** TEXT EXTRACT **
▼

Create it yourself by doing 'ln -s net.lo net.ath0'. Network start scripts are not created by default in Gentoo.

----------

## Sethiel

Wow, I didn't know it's working that way. I created the device net.ath0 and now when I turn my wifi off and on, it's working without doing anything special (suppose it's udev doing the stuff). Thanks a lot for solving my problem and pushing me a bit closer to the Truth.   :Smile: 

----------

## eduardhc

 *Sethiel wrote:*   

> Wow, I didn't know it's working that way. I created the device net.ath0 and now when I turn my wifi off and on, it's working without doing anything special (suppose it's udev doing the stuff). Thanks a lot for solving my problem and pushing me a bit closer to the Truth.  

 

Gentoo doesn't create by itself the different net.* scripts, it only provides the basic one (net.lo), and maybe some of the most current ones (net.eth0, iirc...). This is another aspect in which it's different from the rest of distros...

kind regards, 

  Eduard

----------

## Sethiel

OK, early celebrations  :Sad: 

I'm now quite sure how I got to this situation (I made a lot of changes in my system), but now it reports "SIGSEGV" - Unauthorized memory access whenever wpa_supplicant tries to start with "madwifi" driver. I think the solution is directly writen in wpa_supplicant man page:

"Please  note that you will need to modify the wpa_supplicant .config file to use the correct path for the madwifi driver root directory (CFLAGS += -I../madwifi/wpa line in example defconfig)."

But I don't know how to alternate that option when using emerge to build packages (instead ./configure && make && make install). How do I do the stuff?

----------

▲

Part of a data file:
▼

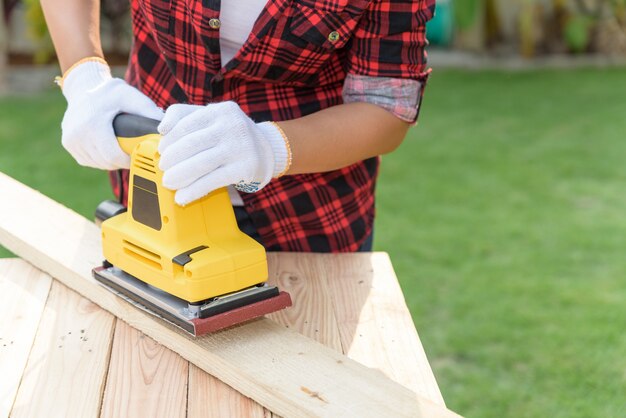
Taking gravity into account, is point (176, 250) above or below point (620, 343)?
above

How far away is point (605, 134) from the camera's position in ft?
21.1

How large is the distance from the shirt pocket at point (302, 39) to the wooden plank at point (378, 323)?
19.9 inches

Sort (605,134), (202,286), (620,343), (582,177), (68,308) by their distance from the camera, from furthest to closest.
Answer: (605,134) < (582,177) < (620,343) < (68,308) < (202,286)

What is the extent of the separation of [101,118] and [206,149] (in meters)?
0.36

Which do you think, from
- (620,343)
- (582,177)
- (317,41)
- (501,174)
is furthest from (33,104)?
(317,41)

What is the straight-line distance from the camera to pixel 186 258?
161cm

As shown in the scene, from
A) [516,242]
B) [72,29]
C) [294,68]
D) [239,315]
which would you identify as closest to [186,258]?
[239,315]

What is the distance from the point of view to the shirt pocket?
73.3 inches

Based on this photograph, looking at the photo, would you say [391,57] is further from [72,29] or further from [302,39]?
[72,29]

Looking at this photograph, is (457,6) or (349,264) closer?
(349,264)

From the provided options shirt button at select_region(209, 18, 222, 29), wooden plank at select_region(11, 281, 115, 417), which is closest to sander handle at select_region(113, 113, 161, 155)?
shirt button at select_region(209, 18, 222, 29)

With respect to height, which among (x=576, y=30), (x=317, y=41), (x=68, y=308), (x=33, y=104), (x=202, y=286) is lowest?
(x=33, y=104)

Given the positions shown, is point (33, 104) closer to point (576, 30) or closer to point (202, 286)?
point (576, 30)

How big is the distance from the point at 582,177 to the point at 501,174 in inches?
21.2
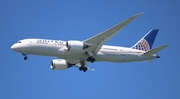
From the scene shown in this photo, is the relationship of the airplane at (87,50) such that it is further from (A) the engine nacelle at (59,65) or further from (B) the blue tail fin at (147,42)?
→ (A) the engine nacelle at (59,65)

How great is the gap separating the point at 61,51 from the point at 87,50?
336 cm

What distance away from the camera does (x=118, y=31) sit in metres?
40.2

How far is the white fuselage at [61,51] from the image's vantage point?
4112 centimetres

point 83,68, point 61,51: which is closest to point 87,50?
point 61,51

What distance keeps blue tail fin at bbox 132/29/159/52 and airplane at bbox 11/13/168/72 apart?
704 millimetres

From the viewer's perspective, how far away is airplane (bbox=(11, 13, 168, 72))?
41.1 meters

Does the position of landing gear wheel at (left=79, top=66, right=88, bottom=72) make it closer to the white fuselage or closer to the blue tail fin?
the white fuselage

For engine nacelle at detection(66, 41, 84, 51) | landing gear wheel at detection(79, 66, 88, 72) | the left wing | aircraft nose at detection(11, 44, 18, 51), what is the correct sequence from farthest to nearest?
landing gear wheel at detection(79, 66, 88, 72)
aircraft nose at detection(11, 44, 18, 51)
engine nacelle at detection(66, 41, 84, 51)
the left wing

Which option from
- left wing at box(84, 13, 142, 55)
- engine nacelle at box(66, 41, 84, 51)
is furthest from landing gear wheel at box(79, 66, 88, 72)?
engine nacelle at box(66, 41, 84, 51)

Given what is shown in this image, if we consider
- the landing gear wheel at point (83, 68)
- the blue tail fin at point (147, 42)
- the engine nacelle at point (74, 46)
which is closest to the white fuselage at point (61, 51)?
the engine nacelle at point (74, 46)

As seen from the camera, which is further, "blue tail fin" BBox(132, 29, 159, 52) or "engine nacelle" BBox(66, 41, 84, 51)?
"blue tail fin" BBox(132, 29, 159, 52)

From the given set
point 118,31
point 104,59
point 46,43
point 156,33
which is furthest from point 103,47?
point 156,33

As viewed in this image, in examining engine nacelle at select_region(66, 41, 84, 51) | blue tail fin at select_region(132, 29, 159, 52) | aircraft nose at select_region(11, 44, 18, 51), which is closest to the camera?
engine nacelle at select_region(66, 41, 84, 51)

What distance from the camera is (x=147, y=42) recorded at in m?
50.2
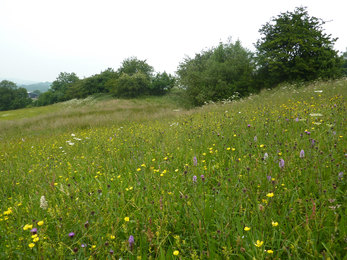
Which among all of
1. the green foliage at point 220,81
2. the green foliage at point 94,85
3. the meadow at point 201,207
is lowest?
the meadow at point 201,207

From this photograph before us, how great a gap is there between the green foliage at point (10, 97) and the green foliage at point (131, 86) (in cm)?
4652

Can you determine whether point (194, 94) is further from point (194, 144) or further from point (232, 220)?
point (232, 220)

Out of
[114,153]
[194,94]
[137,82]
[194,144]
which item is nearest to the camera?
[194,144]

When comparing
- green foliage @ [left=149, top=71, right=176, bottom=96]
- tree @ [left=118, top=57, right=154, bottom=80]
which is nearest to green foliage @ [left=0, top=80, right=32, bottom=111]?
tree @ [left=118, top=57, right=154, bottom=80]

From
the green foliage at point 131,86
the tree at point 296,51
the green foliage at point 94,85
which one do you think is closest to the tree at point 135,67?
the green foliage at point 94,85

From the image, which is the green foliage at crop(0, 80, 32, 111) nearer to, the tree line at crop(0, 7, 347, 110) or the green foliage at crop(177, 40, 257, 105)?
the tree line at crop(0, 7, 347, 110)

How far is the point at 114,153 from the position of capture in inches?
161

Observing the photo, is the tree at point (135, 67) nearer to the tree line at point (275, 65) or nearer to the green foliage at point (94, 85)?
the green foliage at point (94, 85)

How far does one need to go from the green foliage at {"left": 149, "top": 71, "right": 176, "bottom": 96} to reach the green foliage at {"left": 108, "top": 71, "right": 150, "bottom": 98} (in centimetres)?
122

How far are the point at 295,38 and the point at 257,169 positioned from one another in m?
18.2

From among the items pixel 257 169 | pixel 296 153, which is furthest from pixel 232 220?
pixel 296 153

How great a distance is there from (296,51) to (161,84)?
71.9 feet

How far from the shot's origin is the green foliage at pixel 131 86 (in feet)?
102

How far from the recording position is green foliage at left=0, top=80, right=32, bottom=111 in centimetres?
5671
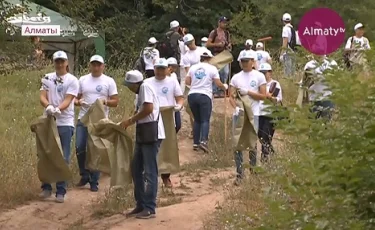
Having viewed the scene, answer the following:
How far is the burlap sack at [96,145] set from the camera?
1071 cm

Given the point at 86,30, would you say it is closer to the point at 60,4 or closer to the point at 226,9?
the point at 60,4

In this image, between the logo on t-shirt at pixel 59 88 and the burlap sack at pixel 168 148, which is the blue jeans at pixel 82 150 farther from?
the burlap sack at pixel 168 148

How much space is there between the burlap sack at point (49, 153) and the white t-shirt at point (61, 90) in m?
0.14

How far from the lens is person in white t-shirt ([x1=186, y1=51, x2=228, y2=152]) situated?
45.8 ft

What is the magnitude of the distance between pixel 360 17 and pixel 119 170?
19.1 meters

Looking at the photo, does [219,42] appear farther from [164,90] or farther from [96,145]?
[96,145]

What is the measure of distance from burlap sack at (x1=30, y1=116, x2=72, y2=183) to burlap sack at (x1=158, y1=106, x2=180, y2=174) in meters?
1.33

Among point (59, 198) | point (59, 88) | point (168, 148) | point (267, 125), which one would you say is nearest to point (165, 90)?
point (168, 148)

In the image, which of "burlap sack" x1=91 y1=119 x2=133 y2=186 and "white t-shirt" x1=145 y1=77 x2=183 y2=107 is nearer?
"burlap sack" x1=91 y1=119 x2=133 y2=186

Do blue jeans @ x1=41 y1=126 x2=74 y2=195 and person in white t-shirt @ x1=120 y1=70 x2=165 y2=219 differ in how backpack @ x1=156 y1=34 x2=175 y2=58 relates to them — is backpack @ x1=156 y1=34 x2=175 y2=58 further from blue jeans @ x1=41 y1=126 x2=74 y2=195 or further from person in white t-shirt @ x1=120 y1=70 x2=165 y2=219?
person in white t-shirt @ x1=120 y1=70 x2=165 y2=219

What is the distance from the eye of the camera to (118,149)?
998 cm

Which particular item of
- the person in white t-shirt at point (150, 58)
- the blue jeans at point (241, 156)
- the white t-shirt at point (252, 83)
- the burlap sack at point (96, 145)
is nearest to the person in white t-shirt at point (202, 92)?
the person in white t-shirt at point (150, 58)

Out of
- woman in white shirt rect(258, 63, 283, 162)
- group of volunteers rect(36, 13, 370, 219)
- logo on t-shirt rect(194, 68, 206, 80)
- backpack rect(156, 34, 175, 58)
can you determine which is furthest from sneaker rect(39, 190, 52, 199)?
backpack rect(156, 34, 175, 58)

▲

** WHAT YOU WILL DO **
Answer from the Gentoo networking thread:
(a) What command creates the net.ath0 script?
(b) Which basic net.* script does Gentoo provide?
(c) What does the system report when wpa_supplicant tries to start with the "madwifi" driver?

** EXERCISE SOLUTION **
(a) 'ln -s net.lo net.ath0'
(b) net.lo
(c) "SIGSEGV" - Unauthorized memory access